People from Ad-Tech Industry will agree that keeping track of a Customers/Audiences/Users is very vital, as it affects the revenue of an organization or ad-network.
This is because, if you’re displaying a relevant ad to a relevant audience, you’ll have better ROI as compared to broadcasting your Ad to the world.
Let us look into the various ways of tracking a user, across websites and applications. Also, how users’ info can be used effectively.
The whole intention of the system is to increase sales for an advertiser. To achieve good sales or conversion, the ads should be displayed to the most suitable users, associated with a product. They can only be identified if and only if we know enough information about them and their behavior, intention or interest about the product.
For example, if Mr. Harry, 45 years old, is working in a MNC then it is more logical to show him ads of formal shoes whereas his college going son might be interested in Running Shoes or a pair of Sneakers!
Then comes a question – how can we keep track of a user?

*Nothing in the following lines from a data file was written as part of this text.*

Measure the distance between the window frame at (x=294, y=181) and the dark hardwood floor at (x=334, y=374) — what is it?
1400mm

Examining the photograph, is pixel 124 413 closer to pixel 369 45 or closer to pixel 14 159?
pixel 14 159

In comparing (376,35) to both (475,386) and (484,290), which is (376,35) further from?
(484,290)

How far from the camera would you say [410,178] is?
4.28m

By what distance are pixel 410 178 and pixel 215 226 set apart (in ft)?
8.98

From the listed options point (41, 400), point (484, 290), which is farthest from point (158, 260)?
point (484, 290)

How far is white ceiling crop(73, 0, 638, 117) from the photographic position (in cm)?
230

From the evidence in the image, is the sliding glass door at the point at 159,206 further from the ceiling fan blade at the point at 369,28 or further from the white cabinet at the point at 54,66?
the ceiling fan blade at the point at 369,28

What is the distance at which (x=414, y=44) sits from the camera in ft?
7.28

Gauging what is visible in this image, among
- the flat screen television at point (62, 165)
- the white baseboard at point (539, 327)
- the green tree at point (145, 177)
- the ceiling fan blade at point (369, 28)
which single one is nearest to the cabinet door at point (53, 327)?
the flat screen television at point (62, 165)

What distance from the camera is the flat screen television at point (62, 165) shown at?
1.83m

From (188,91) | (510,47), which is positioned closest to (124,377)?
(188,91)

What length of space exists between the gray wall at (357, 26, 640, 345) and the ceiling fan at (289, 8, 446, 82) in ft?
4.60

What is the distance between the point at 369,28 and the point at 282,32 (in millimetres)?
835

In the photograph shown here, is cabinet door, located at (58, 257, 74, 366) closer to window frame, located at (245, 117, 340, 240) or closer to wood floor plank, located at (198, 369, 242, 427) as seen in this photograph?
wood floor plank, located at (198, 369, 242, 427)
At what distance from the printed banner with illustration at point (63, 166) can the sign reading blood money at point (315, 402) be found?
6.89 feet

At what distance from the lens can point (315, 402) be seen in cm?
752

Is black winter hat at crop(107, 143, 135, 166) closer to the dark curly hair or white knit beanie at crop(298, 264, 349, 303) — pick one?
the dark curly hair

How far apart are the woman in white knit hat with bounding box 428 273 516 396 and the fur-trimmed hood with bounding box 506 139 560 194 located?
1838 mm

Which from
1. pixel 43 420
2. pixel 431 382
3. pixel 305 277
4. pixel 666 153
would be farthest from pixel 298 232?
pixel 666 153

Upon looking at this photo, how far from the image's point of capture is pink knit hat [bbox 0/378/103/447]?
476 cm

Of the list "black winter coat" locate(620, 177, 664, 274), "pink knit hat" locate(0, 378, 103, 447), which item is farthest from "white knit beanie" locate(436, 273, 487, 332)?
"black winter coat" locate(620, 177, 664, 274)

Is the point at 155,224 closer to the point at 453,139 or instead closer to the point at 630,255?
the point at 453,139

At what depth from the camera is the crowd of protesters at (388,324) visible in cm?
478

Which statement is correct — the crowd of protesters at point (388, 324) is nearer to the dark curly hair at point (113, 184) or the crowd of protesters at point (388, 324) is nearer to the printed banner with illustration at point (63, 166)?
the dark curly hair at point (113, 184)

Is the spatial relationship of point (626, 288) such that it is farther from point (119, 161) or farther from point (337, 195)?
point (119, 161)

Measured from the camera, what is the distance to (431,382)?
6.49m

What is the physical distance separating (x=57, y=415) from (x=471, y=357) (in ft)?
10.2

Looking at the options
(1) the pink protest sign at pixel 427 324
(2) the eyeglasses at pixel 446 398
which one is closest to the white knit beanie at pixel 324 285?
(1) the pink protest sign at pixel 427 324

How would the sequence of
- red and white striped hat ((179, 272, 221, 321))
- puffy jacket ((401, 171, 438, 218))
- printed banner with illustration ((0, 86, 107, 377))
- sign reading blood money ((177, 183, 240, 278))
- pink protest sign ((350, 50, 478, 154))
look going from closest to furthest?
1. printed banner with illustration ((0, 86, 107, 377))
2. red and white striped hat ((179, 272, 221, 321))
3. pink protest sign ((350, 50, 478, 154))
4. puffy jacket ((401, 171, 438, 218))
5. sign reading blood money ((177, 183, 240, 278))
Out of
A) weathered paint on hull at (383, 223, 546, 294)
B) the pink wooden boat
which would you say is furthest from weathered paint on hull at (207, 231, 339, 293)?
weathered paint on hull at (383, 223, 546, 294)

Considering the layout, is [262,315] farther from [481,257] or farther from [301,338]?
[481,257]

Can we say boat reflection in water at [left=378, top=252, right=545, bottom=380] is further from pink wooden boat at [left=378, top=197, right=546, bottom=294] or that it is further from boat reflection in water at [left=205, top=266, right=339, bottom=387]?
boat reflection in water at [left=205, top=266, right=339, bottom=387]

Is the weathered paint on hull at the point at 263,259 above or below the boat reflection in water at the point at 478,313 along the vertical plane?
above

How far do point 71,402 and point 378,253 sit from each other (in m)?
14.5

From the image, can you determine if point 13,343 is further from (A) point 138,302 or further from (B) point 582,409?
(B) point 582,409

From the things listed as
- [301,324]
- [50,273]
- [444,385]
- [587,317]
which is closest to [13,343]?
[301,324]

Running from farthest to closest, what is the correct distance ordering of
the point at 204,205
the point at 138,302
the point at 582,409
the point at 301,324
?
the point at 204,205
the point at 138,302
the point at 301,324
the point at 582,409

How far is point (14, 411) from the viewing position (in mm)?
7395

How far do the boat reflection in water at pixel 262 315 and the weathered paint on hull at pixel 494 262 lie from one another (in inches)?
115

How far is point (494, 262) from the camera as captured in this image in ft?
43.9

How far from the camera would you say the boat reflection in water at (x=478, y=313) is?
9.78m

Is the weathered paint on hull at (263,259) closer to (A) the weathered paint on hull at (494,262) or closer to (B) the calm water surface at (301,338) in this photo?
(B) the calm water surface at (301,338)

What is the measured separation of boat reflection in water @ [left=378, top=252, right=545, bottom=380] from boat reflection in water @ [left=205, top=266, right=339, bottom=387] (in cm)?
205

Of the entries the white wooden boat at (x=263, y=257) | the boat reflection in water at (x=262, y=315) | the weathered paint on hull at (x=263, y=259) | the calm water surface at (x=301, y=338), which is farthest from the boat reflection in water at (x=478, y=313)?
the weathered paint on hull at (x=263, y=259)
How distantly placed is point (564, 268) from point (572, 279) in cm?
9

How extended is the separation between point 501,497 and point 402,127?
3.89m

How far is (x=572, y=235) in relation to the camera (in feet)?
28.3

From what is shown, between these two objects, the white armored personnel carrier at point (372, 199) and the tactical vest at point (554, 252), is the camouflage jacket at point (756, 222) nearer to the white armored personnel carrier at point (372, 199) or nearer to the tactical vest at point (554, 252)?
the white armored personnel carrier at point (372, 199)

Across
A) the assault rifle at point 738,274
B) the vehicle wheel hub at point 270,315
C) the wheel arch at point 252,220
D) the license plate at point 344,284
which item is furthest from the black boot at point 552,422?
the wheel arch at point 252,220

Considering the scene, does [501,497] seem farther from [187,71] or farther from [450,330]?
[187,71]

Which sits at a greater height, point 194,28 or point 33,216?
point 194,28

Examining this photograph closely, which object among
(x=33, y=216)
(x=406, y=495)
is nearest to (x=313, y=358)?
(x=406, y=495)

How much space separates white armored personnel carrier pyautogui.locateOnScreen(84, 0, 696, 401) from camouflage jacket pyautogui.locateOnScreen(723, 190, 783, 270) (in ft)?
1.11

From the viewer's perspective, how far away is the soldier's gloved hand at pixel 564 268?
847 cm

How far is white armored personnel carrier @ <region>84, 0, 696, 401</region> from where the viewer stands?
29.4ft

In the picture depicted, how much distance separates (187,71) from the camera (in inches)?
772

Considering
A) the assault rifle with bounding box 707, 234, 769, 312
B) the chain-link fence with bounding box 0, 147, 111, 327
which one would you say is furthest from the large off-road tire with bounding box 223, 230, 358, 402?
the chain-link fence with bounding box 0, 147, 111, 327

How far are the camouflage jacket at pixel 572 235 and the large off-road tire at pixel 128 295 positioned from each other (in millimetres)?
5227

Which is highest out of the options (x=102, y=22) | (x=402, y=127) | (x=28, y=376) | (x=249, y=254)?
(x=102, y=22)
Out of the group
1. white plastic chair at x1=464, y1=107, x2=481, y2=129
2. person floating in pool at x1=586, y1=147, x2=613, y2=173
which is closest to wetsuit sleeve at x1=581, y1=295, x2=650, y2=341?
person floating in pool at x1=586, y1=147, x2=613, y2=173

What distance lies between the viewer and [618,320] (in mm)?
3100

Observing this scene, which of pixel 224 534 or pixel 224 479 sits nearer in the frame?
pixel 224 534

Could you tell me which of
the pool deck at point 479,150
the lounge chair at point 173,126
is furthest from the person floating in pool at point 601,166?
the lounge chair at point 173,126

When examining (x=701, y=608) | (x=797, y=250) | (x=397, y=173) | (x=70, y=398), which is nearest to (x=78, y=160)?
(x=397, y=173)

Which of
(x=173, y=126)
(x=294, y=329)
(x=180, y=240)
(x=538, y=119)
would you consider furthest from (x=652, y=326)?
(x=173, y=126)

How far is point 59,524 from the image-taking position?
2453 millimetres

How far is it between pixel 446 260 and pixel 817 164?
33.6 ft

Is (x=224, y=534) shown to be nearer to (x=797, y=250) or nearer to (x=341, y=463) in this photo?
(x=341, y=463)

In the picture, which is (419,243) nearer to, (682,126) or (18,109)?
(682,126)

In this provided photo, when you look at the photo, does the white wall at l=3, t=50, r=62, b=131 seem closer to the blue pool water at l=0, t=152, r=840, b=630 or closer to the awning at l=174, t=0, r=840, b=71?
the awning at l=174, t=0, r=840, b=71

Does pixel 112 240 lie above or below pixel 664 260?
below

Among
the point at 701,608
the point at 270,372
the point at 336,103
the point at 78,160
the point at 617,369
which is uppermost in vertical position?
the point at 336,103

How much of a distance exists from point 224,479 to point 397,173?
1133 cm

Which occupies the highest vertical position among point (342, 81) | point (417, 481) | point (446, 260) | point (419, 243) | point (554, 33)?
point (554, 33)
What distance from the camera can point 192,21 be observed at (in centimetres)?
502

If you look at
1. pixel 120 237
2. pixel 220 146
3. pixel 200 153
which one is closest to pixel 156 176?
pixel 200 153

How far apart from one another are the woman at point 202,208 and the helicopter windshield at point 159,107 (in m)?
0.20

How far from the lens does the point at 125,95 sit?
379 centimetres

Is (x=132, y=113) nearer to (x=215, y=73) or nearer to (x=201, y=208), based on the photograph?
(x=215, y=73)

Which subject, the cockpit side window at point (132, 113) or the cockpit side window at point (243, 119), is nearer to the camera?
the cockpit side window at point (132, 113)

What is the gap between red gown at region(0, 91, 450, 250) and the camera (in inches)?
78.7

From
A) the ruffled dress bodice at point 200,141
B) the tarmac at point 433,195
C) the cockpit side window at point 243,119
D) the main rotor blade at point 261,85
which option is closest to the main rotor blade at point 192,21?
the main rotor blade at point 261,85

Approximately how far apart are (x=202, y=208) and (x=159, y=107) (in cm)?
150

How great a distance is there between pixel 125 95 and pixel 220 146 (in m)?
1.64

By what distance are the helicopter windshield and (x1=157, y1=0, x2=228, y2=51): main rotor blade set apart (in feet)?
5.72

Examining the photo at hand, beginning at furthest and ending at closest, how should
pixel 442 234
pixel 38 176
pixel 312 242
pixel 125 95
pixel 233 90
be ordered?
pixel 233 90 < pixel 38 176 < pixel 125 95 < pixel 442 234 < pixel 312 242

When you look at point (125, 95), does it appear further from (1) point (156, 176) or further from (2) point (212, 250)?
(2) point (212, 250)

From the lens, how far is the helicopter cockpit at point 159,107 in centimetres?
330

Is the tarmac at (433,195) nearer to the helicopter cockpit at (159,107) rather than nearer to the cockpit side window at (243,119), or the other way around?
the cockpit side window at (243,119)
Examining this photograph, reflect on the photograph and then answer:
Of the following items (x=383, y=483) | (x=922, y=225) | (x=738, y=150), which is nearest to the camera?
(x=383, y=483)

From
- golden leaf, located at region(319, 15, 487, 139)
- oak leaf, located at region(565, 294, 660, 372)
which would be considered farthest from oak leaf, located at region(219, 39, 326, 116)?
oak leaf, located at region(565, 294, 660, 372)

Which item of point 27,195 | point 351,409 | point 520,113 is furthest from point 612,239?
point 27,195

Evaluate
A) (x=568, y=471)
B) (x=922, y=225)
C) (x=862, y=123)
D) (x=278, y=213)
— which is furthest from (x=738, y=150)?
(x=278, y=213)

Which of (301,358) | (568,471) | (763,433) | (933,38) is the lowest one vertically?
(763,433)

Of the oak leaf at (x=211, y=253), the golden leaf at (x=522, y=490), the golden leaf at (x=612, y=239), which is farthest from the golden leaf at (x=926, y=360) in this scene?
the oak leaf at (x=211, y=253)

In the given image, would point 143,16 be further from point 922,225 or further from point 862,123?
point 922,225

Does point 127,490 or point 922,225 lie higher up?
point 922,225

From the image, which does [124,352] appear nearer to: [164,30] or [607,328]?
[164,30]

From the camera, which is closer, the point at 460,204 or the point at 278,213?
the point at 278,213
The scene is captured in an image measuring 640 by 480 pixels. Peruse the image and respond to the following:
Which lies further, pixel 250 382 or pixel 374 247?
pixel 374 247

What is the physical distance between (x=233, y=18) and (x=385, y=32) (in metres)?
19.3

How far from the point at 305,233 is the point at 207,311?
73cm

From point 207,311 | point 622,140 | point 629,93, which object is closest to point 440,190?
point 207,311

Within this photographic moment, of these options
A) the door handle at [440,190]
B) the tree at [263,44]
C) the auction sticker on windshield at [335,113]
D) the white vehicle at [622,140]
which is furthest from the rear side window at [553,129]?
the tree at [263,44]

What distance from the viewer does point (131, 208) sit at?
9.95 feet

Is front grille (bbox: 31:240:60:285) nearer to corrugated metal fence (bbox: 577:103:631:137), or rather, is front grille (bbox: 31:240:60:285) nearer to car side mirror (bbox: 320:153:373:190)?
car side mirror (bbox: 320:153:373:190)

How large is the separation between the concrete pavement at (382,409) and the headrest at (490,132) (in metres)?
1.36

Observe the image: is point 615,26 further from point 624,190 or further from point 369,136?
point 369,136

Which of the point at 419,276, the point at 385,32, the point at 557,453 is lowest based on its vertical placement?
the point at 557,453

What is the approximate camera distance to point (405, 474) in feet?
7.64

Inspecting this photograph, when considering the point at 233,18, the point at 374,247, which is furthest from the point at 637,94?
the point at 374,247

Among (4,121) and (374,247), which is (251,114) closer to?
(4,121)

We can get user-related information from the user itself – i.e., through User-Generated content, where the user provides us information, like Name, Age, Gender, Qualification, Profession, Phone, Address, Interests and User IDs like G-Mail, Facebook, etc.
Secondly, tracking can be either or a combination of the followings –
- Search Keywords – What are the Keywords a person uses in his/her online searches
- Page Visit – What kind of Websites a person likes to visit or frequently visiting
- Mouse Movement – Most clicked area on their device (by using Heatmap)
- Ad Views – What type of Ad a person wishes to see
- Clicks – After seeing an Ad, what kind of Ad a person is clicking
Or, thirdly, through the Cookies present in the user’s device. A cookie can be a First Party or Third Party.
> First-Party Cookie tracking refers to the dropping of a cookie in the user’s machine, against the same domain name that the user is visiting. This is useful in tracking the user’s mouse movement to find out the content or element, that attracted the user’s attention; and for how long did the user spent his/her time in the view.
For example, if Mr. Harry visited Nike.com. He spent some time to view running shoes, then headed to the buy button did not make any purchase. This shows that he was interested in the product, but for some reason, he did not buy it. Hence if we drop a Cookie in his machine and show him Nike’s ad on whatever site he visits, it’s more likely that he would buy in the coming days.
> Third-Party Cookie tracking, here all the user-related info is stored in the form of Cookies.
For instance, let ABC Inc. be an Ad-Network running campaign for Nike. And in their DSP, under Nike’s Campaign, they have whitelisted ten domains. If Mr. Harry visits any of these ten domains, a cookie will be generated and dropped (if not already present). The benefit of this type of cookie placement is that Mr. Harry can be tracked across multiple sites by the same Ad-Network.
After collecting info about the user, what can we do next?
Often websites do not have a “Register Page,” where users can go and enlist. Therefore, most of the users are not registered/authentic users. So, we should have a mechanism to track the user and their interests. For this, we can use –
> User segmentation –We can attribute segments to a particular user or group of users, based on the info we acquired by tracking cookies. For instance, a user can be cataloged into sections like age-range, profession, qualification, location, interest-based, device-type wise, etc.
To get more ideas about segmenting users and advantages, check out this blog.
> Recommender System – When all the data about users are acquired, using all the available resources and mechanisms. A hypothesis can be created, which can be used to make decisions required to make changes based on user performance. Furthermore, using the hypothesis and user’s data, the ad-network can create a Recommender System that can be used to recommend relevant ads to users.
The DSPs in the market nowadays generally build a user pool that contains all the necessary data about users, across its multiple clients and channels. This directory of User data happens to be organized in such a way that it can be utilized anywhere or by anyone using that DSP.
For example, in an Ad Network, a user data collected by Client-A can also be useful for Client-B (only after agreeing on some level of contracts between the parties, if they are interested).
So, there is no need to curate the same data every time a new Client or Campaign comes, let the Cookie do the magic!